De behandeling van de vaatplanten vormt veruit het grootste deel van het boek. Er is dan ook veel over te zeggen: bloemen, knoppen, steunblaadjes, het meristeem, de vruchten, grassen en sporenplanten. En de varens.
Voor de bryofyten zijn twee bladzijden ingeruimd. Meer is er kennelijk niet over te zeggen. De thallofyten krijgen meer ruimte, maar daar behoren dan ook de paddenstoelen toe. En geen paddenstoel is gelijk. Ook de naamgeving van de hoed verschilt: Is hij genaveld of trechtervormig? Of klokvorming of kegelvormig?

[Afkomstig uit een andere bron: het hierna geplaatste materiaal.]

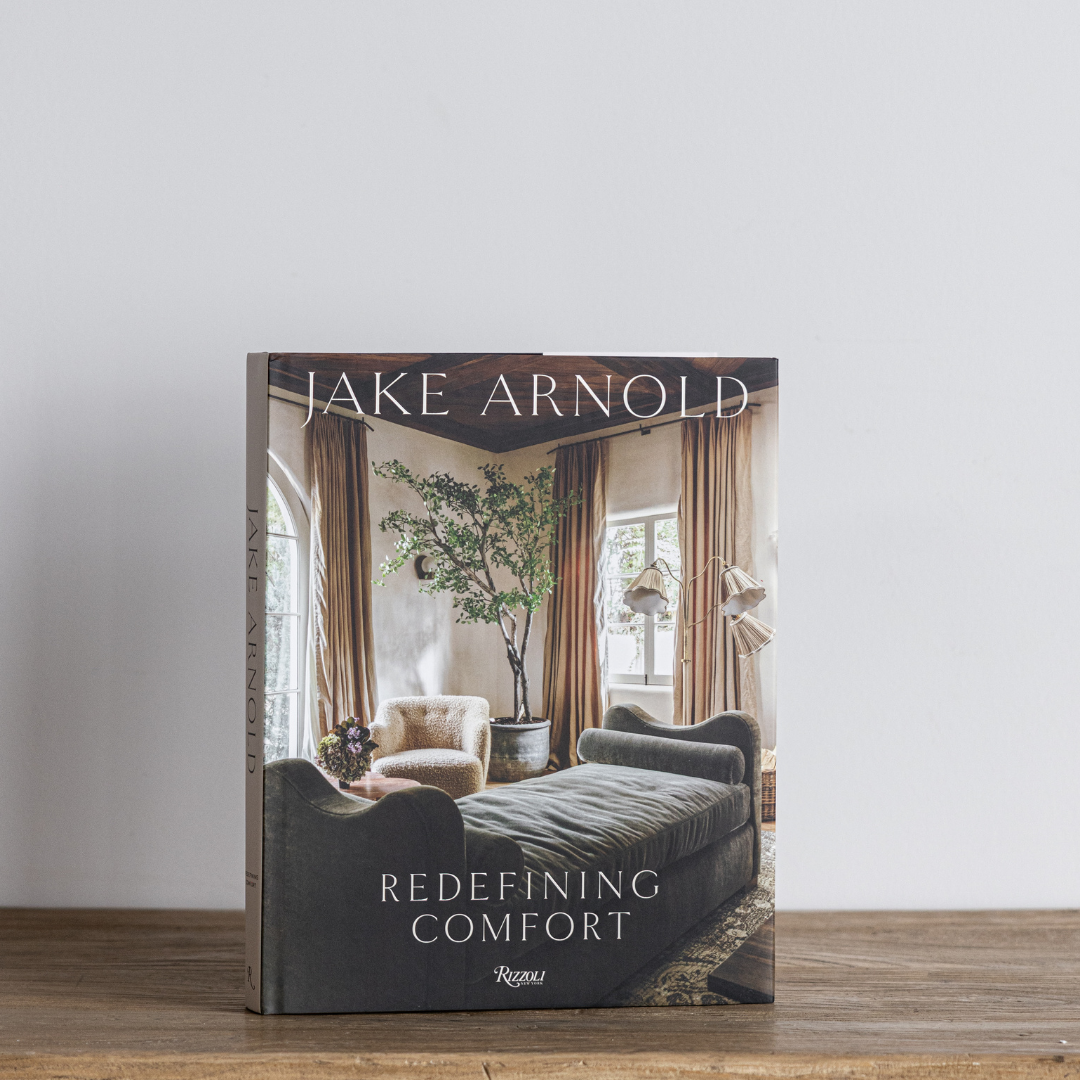 Jake Arnold Coffee Table Book | By Luxe B Co.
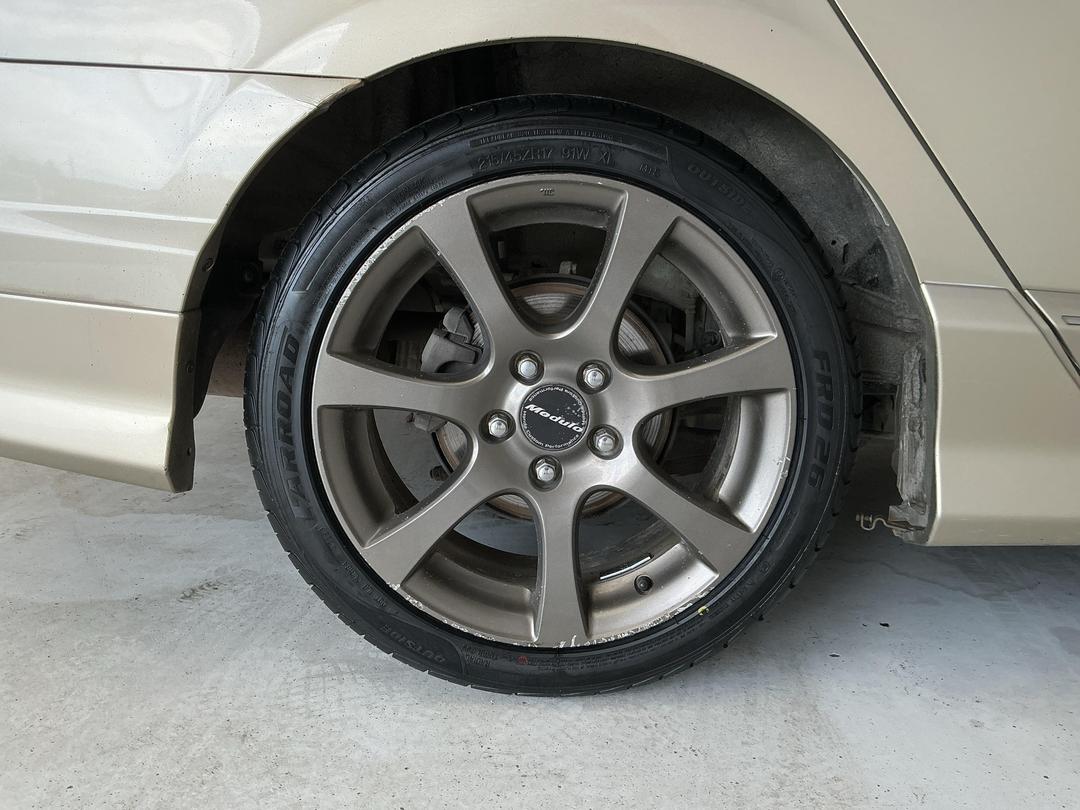 Photo '12' of Honda Civic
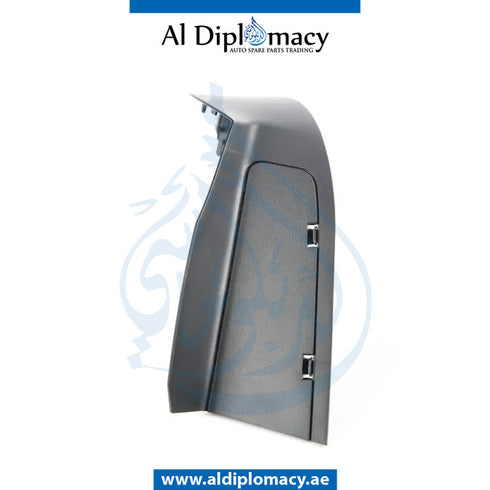 Rear Left WATER GUTTER COVR for BMW 4 SERIES 2013-2017 models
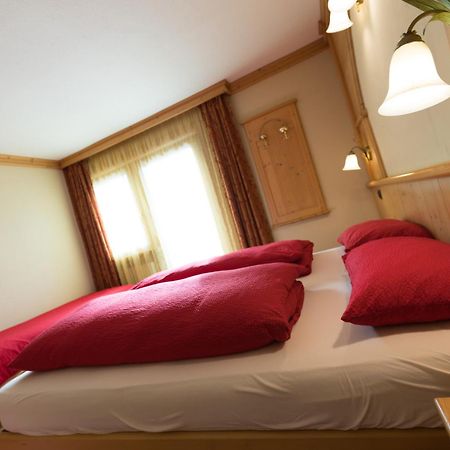 Hotel Champagne Livigno Buitenkant foto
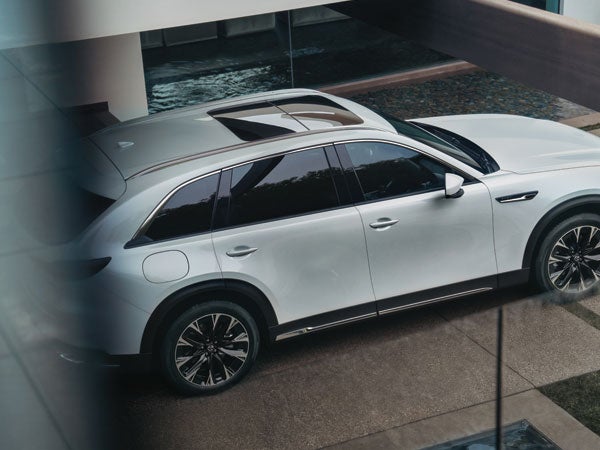 Bergstrom Mazda of Green Bay in Green Bay WI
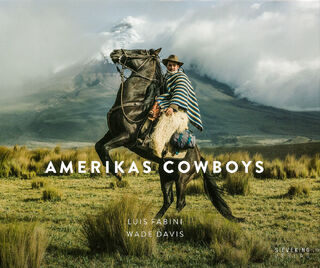 Amerikas Cowboys - Wade Davis (ISBN 9783944874517)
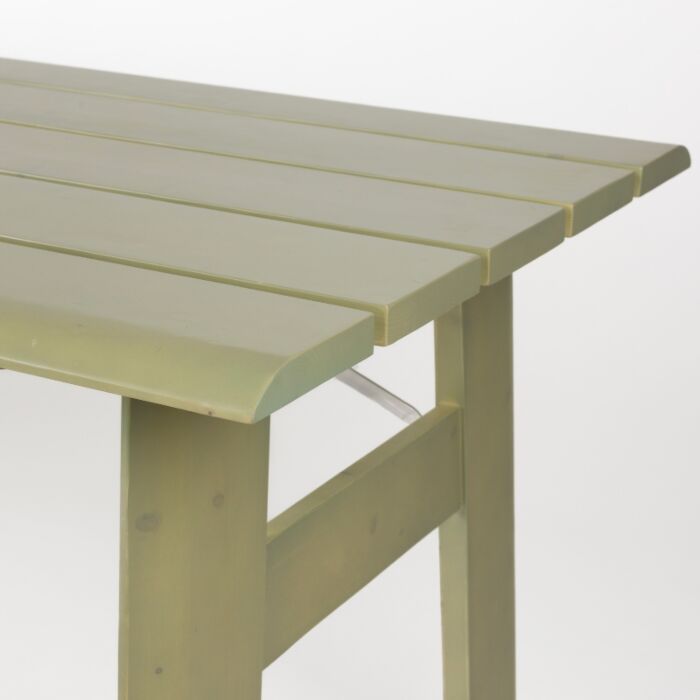 Buiten Set Avenue Groen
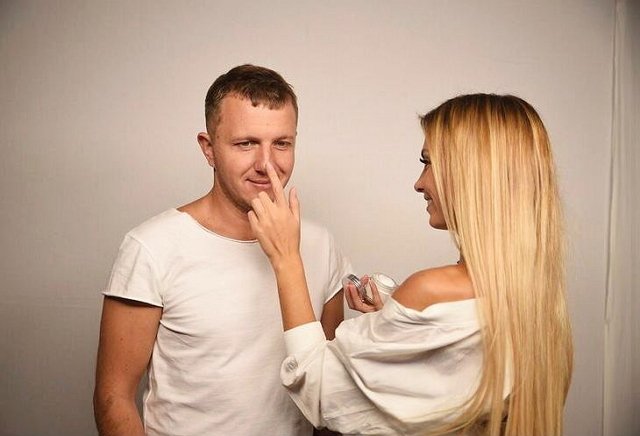 Рита Ларченко вынуждает Илью Яббарова быть её спонсором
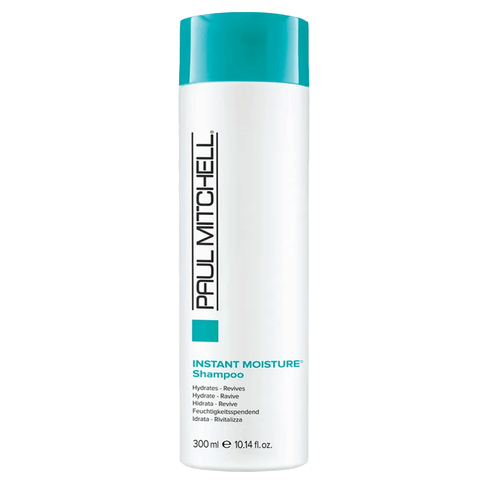 Paul Mitchell Shampoo Instant Moisture 300ml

We belanden in het Nawerk. De bijlagen en overzichten. Onlangs beschreven we onder in Plantenlatijn is geen potjeslatijn twee boeken die ons wegwijs maken in de Latijnse benamingen. In Geïllustreerd Botanisch Woordenboek staat achterin een beknopt Latijns overzicht met de Nederlandse vertaling erbij.
Ook erg handig zijn de twee registers: een op Nederlandse naam en de ander op de wetenschappelijke naam.
Honderd bladzijden pure, welkome geïllustreerde informatie. En dat voor een luttel bedrag.